Those who have had mortgages or car loans within the last couple of years would be able to tell you that even if they had a terrible credit history that they would still have had the loan approved. Credit standards have dropped significantly over the last decade. It used to be that only if you have a high paying job with enough levels of secure asset were you able to obtain a loan. The regulations on who are able to obtain a loan have become so lax of late nearly anyone can get a loan. Even unemployed people were accepted. This basically led to the state of the nation we are in now. Nearly half of the population has a terrible credit history and the financial system was tittering on collapse just a couple of months ago.
The huge amounts of debt that the society is bearing and unable to get out of is what prompted the establishment of terrible credit debt consolidation companies. Their goal is to help people who are stuck in the terrible credit rut by means of education and restructuring their debt so that they can eventually pay off their debt and live a debt free life in the future. This is all excellent and well but many people go into the terrible credit debt consolidation option before fully understanding the benefits that you can expect and what you can’t. Below we will go through some vital points that you should know about before proceeding with the exercise.
The first thing to get out of the way is the different terminology that is present in the terrible credit debt consolidation industry. People often get very confused when terms like debt management, credit counseling, credit education etc get thrown around. In effect all of these are really the same thing and are really all elements of a debt consolidation program. Debt management is often just an educational chapter in the whole terrible credit debt consolidation exercise, the same way that credit education is. Credit counseling but is slightly more involved. It provides a framework where you can schedule your debt payments to suit your income level and lifestyle. It also involves lenders so you can reschedule your payment requirements to ease your cash-flow.

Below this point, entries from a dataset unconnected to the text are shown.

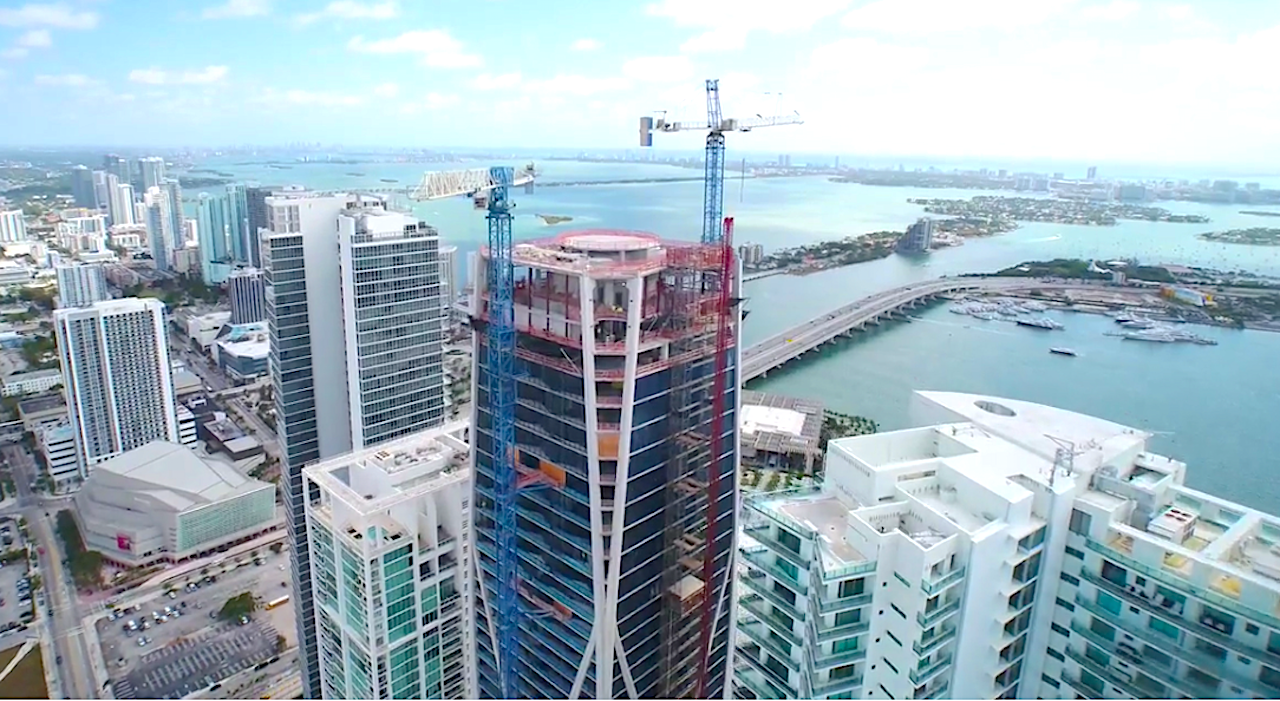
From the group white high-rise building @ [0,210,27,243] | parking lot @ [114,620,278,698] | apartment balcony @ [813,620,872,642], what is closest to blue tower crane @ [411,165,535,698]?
apartment balcony @ [813,620,872,642]

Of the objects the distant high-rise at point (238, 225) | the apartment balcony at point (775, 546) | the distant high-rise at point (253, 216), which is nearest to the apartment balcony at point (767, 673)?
the apartment balcony at point (775, 546)

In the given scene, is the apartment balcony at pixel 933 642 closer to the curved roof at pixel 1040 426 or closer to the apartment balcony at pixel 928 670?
the apartment balcony at pixel 928 670

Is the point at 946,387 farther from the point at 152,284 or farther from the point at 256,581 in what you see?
the point at 152,284

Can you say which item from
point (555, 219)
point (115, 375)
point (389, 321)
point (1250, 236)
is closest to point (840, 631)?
point (389, 321)

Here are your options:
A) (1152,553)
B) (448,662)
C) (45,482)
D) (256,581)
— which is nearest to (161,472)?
(256,581)

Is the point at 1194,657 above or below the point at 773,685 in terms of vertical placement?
above

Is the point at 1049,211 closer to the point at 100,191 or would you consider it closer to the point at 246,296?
the point at 246,296

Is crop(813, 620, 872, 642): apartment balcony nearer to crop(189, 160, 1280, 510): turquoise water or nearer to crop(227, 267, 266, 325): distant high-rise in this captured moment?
crop(189, 160, 1280, 510): turquoise water
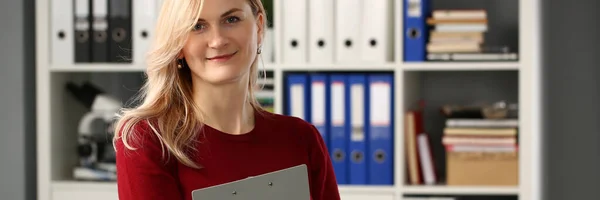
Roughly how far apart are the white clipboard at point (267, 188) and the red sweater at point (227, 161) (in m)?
0.09

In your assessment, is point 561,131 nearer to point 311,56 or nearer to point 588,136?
point 588,136

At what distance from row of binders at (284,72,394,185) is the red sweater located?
1387mm

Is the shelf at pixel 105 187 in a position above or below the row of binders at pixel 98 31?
below

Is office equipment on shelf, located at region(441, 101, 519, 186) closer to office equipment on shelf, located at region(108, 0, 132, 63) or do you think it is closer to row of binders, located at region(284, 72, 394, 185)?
row of binders, located at region(284, 72, 394, 185)

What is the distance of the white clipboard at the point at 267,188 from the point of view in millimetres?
1177

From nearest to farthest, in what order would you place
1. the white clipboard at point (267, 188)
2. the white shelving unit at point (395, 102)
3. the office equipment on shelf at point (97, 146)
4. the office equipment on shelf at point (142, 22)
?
1. the white clipboard at point (267, 188)
2. the white shelving unit at point (395, 102)
3. the office equipment on shelf at point (142, 22)
4. the office equipment on shelf at point (97, 146)

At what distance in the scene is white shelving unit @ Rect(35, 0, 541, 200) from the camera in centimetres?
277

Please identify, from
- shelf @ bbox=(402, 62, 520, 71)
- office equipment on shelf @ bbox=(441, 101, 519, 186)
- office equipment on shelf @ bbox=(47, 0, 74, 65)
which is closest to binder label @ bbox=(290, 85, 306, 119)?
shelf @ bbox=(402, 62, 520, 71)

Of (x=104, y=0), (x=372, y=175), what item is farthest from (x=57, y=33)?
(x=372, y=175)

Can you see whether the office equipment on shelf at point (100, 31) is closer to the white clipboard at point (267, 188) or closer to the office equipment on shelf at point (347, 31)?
the office equipment on shelf at point (347, 31)

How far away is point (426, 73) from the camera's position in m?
3.23

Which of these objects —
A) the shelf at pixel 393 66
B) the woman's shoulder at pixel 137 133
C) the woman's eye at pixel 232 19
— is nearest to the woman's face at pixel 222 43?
the woman's eye at pixel 232 19

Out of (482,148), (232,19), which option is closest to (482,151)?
(482,148)

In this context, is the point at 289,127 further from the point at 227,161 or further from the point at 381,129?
the point at 381,129
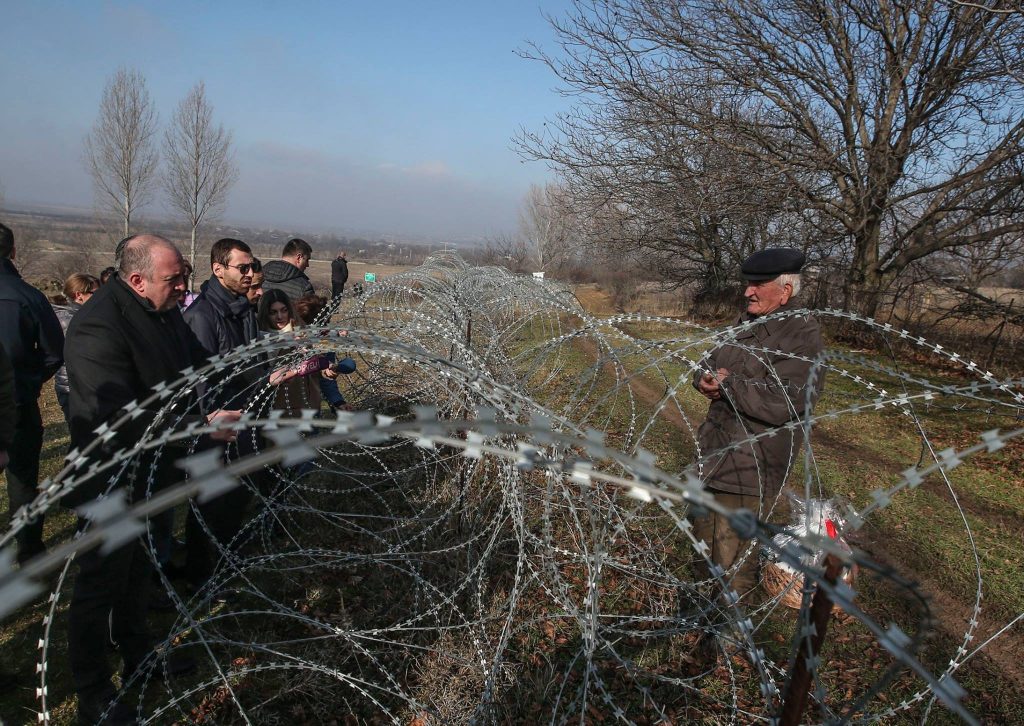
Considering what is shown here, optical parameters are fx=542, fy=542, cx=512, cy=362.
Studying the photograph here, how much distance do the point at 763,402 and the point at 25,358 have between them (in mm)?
4825

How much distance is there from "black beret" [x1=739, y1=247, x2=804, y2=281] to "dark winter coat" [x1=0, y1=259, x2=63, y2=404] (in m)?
4.66

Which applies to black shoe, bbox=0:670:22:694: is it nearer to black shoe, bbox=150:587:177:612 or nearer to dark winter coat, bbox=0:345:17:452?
black shoe, bbox=150:587:177:612

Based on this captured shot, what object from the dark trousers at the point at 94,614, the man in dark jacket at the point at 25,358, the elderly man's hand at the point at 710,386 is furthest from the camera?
the man in dark jacket at the point at 25,358

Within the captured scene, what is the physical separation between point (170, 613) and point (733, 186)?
11.7 m

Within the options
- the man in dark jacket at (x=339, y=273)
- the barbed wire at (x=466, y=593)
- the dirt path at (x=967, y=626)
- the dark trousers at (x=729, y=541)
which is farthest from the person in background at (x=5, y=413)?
the man in dark jacket at (x=339, y=273)

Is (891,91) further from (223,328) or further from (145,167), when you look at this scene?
(145,167)

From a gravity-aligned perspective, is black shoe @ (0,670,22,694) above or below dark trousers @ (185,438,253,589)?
below

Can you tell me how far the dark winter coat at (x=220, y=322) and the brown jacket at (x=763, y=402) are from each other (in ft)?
10.0

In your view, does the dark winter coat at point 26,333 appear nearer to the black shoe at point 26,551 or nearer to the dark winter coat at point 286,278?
the black shoe at point 26,551

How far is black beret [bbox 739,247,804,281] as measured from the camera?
300 cm

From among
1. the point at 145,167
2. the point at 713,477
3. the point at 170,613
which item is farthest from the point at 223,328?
the point at 145,167

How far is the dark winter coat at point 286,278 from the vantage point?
19.8 ft

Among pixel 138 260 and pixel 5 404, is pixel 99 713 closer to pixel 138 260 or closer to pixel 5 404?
pixel 5 404

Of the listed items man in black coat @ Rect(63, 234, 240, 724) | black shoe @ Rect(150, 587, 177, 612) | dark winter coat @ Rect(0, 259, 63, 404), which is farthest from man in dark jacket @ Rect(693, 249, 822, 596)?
dark winter coat @ Rect(0, 259, 63, 404)
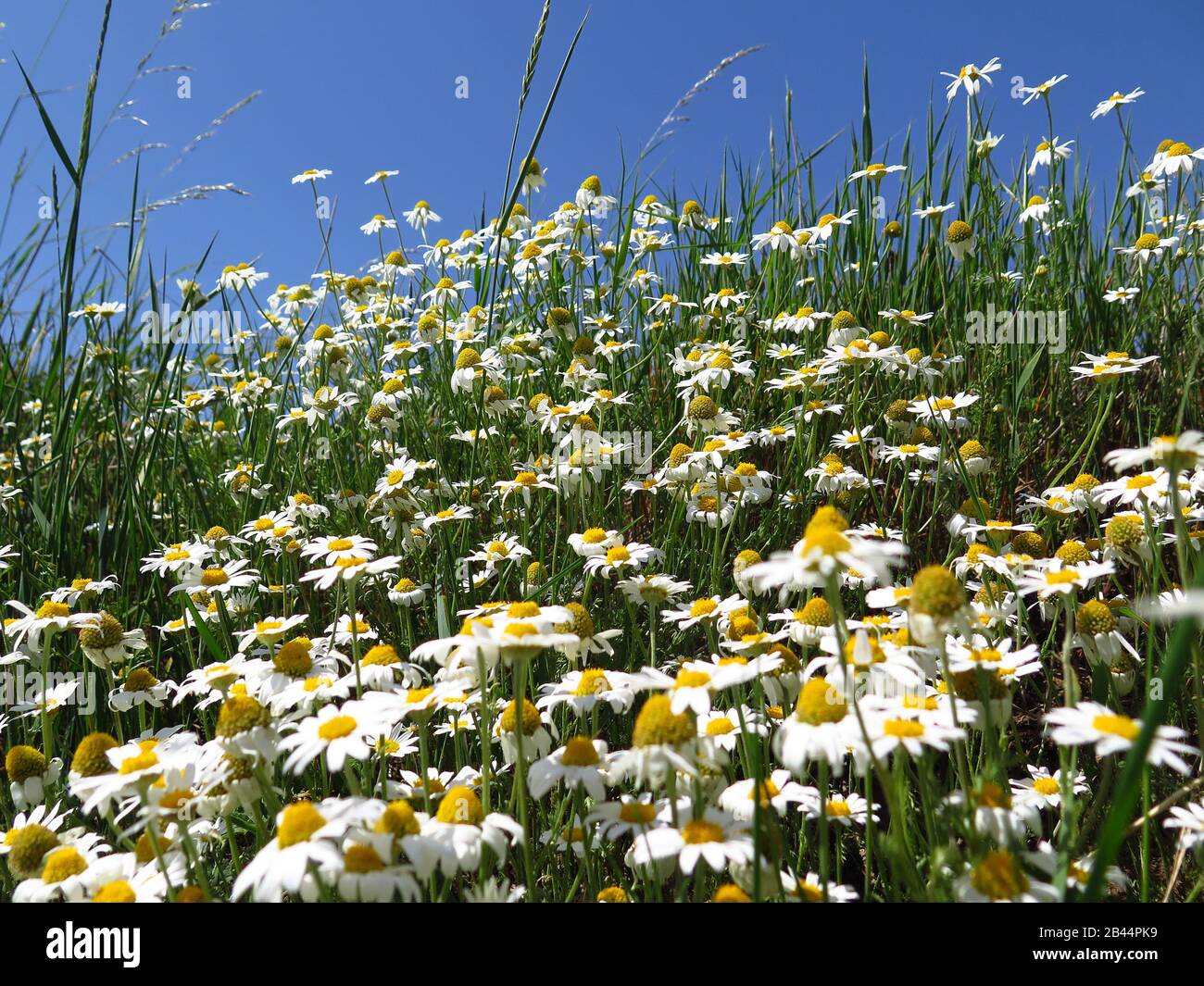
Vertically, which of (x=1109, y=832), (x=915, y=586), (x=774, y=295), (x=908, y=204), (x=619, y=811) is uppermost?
(x=908, y=204)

There has also been a certain level of mis-advertising by terrible credit debt consolidation companies of late. This is probably due to the dwindling number of clients due to the credit crunch and the recession which drove many customers to seek for solutions themselves. As a result of this many debt consolidation companies have stepped up their advertising campaigns and are attacking consumers with facts that are so reckon that it could nearly be considered a lie. The first lie that most customers will be faced with is that debt consolidation companies can lower your debt amount by half. This is technically right, but only for the month in question. Say you owe a bank a loan payment for 2 months, each being $300, total $600. The debt consolidation company will re-age the bill so that now you owe 1 month, totaling $300 and the other $300 is place back a month and tacked on to the end of the payment schedule. You still owe the same amount overall, it’s just that for a particular month you will owe less.

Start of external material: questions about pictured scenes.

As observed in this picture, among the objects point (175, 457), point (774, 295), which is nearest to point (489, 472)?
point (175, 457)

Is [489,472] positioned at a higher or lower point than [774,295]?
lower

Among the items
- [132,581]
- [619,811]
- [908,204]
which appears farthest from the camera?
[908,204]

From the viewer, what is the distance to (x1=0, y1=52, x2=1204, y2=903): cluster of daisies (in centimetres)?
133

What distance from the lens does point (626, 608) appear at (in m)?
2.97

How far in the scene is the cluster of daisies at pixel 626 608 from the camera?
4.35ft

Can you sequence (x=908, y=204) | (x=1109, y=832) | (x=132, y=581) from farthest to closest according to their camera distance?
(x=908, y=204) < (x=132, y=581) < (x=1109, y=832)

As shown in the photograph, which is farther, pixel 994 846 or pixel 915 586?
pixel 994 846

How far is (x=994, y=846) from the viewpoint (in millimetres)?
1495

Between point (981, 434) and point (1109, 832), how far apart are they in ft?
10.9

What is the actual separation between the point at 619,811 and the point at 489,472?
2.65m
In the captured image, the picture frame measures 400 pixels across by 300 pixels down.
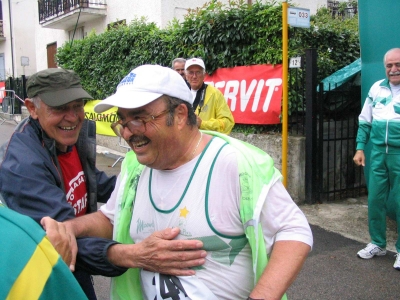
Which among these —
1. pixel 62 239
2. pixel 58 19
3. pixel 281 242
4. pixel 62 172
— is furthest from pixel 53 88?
pixel 58 19

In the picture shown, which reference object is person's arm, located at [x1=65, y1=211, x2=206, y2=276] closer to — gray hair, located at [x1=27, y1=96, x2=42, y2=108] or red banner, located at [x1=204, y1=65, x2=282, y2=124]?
gray hair, located at [x1=27, y1=96, x2=42, y2=108]

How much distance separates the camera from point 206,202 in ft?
5.39

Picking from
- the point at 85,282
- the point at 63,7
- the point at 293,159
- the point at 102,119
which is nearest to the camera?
the point at 85,282

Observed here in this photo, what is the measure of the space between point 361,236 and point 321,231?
0.46 m

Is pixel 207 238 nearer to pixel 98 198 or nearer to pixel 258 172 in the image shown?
pixel 258 172

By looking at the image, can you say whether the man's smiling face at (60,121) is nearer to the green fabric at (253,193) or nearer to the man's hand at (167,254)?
the green fabric at (253,193)

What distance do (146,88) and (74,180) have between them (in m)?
0.84

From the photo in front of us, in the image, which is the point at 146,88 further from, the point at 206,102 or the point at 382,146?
the point at 382,146

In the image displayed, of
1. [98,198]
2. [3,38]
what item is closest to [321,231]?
[98,198]

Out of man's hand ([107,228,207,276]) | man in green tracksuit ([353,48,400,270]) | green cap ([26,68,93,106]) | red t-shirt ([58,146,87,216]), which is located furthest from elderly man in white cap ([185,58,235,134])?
man's hand ([107,228,207,276])

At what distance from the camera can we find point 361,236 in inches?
201

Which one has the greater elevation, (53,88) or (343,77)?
(343,77)

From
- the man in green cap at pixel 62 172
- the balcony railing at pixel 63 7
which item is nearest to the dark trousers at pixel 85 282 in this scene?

It is also vital to note that the difference in charge from one terrible credit debt consolidation company to the other can be quite extreme. There are no laws to regulate the charging of fees from services rendered of from any other associated charges for the service. The thing is, most companies will offer services which are very similar to each other. There is very small to differentiate the difference in services from one debt consolidation professional from another. Ultimately you should find the one that you can know the simplest and the one with the best price for your choice.
When you really break down the different components of a terrible credit debt consolidation program you can really see that it isn’t really a hard exercise. The vast majority of people reckon that the management of their debts is hard but in actual fact it is quite simple if you have the right education and understanding of it. Some people have even drawn similarities to weight loss which is also something that can be successfully attempted by yourself. The results ultimately will be determined by how hard you work at it and how you persevere. We reckon that clients should at least give it a try first so that they can fully appreciate the program if they should sign on to it later.

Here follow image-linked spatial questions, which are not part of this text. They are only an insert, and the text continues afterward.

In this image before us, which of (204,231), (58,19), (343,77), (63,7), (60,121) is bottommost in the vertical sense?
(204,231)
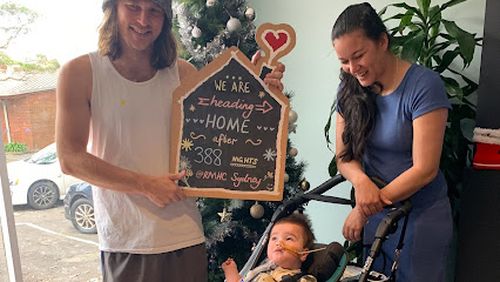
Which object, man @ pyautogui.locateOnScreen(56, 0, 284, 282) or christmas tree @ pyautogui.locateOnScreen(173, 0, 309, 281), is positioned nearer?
man @ pyautogui.locateOnScreen(56, 0, 284, 282)

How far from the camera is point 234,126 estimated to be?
1523 millimetres

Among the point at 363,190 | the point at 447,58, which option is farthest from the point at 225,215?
the point at 447,58

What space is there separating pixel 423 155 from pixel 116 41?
1.00 meters

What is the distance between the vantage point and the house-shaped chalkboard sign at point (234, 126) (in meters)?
1.47

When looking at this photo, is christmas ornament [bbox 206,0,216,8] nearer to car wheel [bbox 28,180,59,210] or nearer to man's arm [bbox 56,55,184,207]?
man's arm [bbox 56,55,184,207]

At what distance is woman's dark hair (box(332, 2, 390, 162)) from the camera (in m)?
1.57

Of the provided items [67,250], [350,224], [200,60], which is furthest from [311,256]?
[67,250]

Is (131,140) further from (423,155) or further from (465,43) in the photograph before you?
(465,43)

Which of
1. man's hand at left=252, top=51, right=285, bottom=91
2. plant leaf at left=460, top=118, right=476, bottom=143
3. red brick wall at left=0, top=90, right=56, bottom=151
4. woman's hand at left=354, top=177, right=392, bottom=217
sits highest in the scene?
man's hand at left=252, top=51, right=285, bottom=91

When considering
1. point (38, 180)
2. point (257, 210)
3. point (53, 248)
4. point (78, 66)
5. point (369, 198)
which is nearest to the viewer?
point (78, 66)

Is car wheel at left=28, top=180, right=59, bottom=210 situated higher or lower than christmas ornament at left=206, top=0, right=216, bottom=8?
lower

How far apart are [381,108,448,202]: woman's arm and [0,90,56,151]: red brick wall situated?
1669mm

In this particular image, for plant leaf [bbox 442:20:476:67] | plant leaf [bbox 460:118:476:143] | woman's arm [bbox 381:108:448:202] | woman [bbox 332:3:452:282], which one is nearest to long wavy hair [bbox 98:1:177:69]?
woman [bbox 332:3:452:282]

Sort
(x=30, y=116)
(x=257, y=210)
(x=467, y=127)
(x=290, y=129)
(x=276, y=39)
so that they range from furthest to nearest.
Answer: (x=30, y=116) → (x=467, y=127) → (x=257, y=210) → (x=290, y=129) → (x=276, y=39)
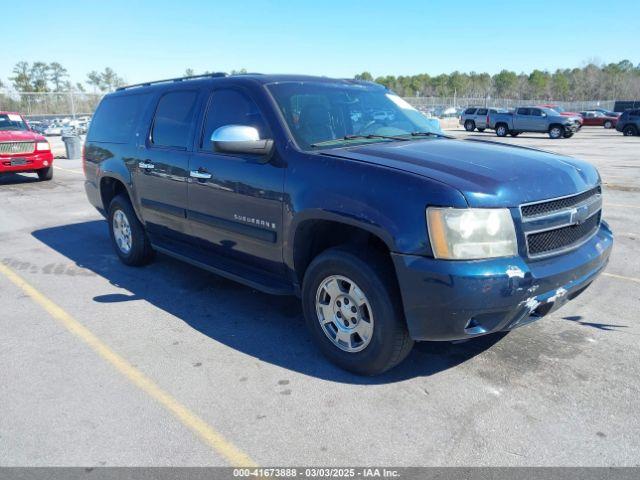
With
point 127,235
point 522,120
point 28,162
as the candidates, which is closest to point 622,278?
point 127,235

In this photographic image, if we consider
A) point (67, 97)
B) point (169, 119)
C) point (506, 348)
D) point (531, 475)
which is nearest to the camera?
point (531, 475)

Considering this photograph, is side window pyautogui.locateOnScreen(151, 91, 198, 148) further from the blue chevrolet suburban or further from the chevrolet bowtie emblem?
the chevrolet bowtie emblem

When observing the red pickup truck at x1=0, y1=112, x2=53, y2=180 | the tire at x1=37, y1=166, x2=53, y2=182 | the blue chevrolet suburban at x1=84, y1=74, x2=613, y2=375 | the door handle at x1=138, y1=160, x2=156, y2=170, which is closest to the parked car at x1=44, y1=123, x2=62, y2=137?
the red pickup truck at x1=0, y1=112, x2=53, y2=180

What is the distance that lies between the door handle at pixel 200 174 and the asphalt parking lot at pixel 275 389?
1.18 metres

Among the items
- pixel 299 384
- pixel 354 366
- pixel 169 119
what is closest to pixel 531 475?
pixel 354 366

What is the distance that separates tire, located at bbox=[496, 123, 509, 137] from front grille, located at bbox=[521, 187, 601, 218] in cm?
2985

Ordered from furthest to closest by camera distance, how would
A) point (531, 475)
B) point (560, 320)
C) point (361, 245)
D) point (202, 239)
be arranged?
point (202, 239) → point (560, 320) → point (361, 245) → point (531, 475)

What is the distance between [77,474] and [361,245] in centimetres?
199

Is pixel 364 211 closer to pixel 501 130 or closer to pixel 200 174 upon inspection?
pixel 200 174

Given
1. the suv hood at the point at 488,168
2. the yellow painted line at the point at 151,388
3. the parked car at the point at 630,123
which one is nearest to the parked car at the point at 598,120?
the parked car at the point at 630,123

Overall, terrible credit debt consolidation is a valid industry and will help many people if it is done right. The problem is that there are too many players in the market currently and the sheer level of competition has driven some professionals to over promise and under deliver. If you reckon you can’t settle your debt problems yourself then do the research and find the debt consolidation company that has the right level of service and price.
At CreditRelease.com we provide simple solutions for your terrible credit problems. We look at lenders which offer suitable loans and also provide useful information that you can use to get yourself out of the debt hole quickly.